Saturday night was a typical Saturday “Date Night” evening for me. I cuddled up on my parent’s couch with a good flick (Gnomeo and Juliet) and some brewskis and tucked myself in bed by midnight with my first non-alcoholic beverage of the day.
Just before I went to bed I hopped on the comp to see if “Find Lauren Day” was a success (it was not, 😦 sad), and when my comcast browser opened there was a story that caught my eye under the “Finance” category, the title? “Attention Singles: The True Price of Love” The subtitle? “7 SHOCKING Expenses of Romance.” So I read, and I will paraphrase for the sake of space and voice my opinions of how much bullshit this article is the whole way through it. If anyone doesn’t like my paraphrasing or comments and wants to read the article for them-Stupid-self, there you go. But honestly, my version is way better.
1. Dinner Out On the Town – Dinner at Delmonicos New York’s first fine dining restaurant. Starters, you: $10 market salad – date: $26 shelfish chateau Main Course: you: some chicken dish for $28 date: $90 double porterhouse add in wine, desert, and all that other shit and you’ll be racking up a bill of at least $300.
Ummmm… I’m sorry, but who the fuck are these people dating that they have dinner dates on the reg costing $300? I know top medical professionals who would not drop $300 on a dinner date. #2 Assuming this article is aimed toward men, because AHA! Why would a woman ever give 2 shits about how much a relationship is, we don’t have to pay for anything. But, what woman is going to order a $90 double porterhouse after you just ordered a measly $28 piece of chicken? A BITCH! That’s who, that’s when you excuse yourself and get the fuck out of there and leave her with the bill. Bitch.
2. Special Occasion Cards – Valentines Day, Birthday Cards, Cards to Say “I’m Sorry”, cards for your significant other’s family members on their birthday’s and anniversaries. Estimated cost: $20 – $35 per year.
If the guy I’m dating can’t shell out 25 bucks a year to buy me a damn card on my birthday we’ve got bigger problems than birthday cards.
3. Gifts Just Because – Basically they tell a story about how people buy each other gifts for no reason and say liberated women don’t believe in Valentine’s Day.
Every girl believes in Valentine’s Day if they have someone. Give me a fucking break. That’s like saying women hate diamonds and flowers. And again, I go back to my who the fuck are these people dating where they get gifts for no reason? Clearly Lucky and I aren’t picking the winners. No really, we already knew this, but are there really guys out there that will buy you lavish presents for no reason? Not like Donald Trump, normal guys that we actually have a chance with. Think a Banker’s salary here.

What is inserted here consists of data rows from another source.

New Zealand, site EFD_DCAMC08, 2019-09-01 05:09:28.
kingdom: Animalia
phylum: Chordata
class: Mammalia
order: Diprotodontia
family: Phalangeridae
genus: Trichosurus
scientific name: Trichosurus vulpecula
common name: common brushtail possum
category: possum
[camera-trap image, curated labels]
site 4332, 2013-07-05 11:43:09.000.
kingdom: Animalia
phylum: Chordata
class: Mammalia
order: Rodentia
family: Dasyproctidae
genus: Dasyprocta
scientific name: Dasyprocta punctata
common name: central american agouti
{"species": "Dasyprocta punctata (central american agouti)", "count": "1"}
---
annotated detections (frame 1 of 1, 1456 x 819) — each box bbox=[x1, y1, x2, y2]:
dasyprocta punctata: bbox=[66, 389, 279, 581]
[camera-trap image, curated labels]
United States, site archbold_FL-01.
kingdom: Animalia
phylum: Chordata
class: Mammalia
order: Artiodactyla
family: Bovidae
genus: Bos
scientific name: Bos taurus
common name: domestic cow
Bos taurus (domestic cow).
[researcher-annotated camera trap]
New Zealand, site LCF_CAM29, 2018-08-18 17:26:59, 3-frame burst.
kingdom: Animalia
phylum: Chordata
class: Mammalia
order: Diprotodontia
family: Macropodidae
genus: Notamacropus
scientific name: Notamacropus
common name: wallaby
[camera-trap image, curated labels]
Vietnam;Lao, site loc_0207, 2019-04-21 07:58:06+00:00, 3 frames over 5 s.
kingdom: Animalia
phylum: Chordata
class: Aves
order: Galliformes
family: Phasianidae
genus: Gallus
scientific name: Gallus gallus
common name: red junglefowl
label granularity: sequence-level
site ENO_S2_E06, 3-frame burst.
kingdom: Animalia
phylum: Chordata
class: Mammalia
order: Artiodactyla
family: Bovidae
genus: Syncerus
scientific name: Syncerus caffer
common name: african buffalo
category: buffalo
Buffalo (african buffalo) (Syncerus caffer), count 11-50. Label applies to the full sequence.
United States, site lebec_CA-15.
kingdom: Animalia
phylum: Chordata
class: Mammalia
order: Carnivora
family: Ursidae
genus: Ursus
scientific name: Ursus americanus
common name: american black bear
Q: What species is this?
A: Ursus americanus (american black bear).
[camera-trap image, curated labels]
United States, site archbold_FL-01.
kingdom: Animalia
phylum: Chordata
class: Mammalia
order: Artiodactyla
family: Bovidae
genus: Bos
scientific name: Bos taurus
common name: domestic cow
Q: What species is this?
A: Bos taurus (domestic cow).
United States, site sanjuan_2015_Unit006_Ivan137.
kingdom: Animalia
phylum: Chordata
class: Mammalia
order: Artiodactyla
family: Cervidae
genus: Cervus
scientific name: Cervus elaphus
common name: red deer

It’s doubtful.
4. Wrapping Her In Furs – $200+ but they like the $10,000+ coats from FurOutlets.com
Ummmm… does anyone outside of 1920 know anyone who wears a Fur coat for real? I actually do, but we won’t go there. Ok we will, it’s Snoop-Linus’ mom. And also Lucky and Buttons, but their Furs are fake and hilarious. I thought everyone had kind of decided Fur coats were on the outs? I’m going to take a leap of faith and say when I get to the end of this article I’m going to see that it was written by a man because he clearly doesn’t know SHIT. A fur coat would go nice with my quellazaire though.
5. Flowers Say it for You – They say to avoid spending too much buy flowers for “no reason” during non-holiday times.
No comment here. Cheapskate.
6. Pricing In The Hardware – $220 gets you 1/6 of a carat diamond ring. 3 figure minimum to make the right impression.
Now we’re talking. Hey everyone, come check out my sixth of a carat!! Any guy reading this should take this as a piece of advice: Skip the $300 Delmonico dinners, birthday cards, and Fur coats and splurge for the $200 engagement ring. 3 figures, really? I would like to assume anyone who can afford to spend $300 on dinner should be able to afford to spend more than a dinner would cost on jewelry.
7. What Happens Once You Commit – $1500 extra a year in high income marriage penalties.
Don’t worry, he saved that money when he bought the $220 1/6th of a carat engagement ring.
Annnnd drumroll please…. written by a woman. I’m wrong, BUT she’s probably never been on a date or had a boyfriend. Clearly. I mean I am fully aware that being single is way cheaper than being in a relationship, but being in a relationship is not as expensive as this slorebag makes it out to be. I guess I need to cut her a break, there isn’t much going on in finance right now with interest rates sitting pretty at 0%.
But, if these are the things women are demanding out of relationships these days I need to up my anti and put a fox fur coat with matching fox on my wish list. Then again, I don’t plan on being that girl standing on the corner wearing my fur coat and cracker jack box ring, so maybe I’m good. Yeah, I’m good.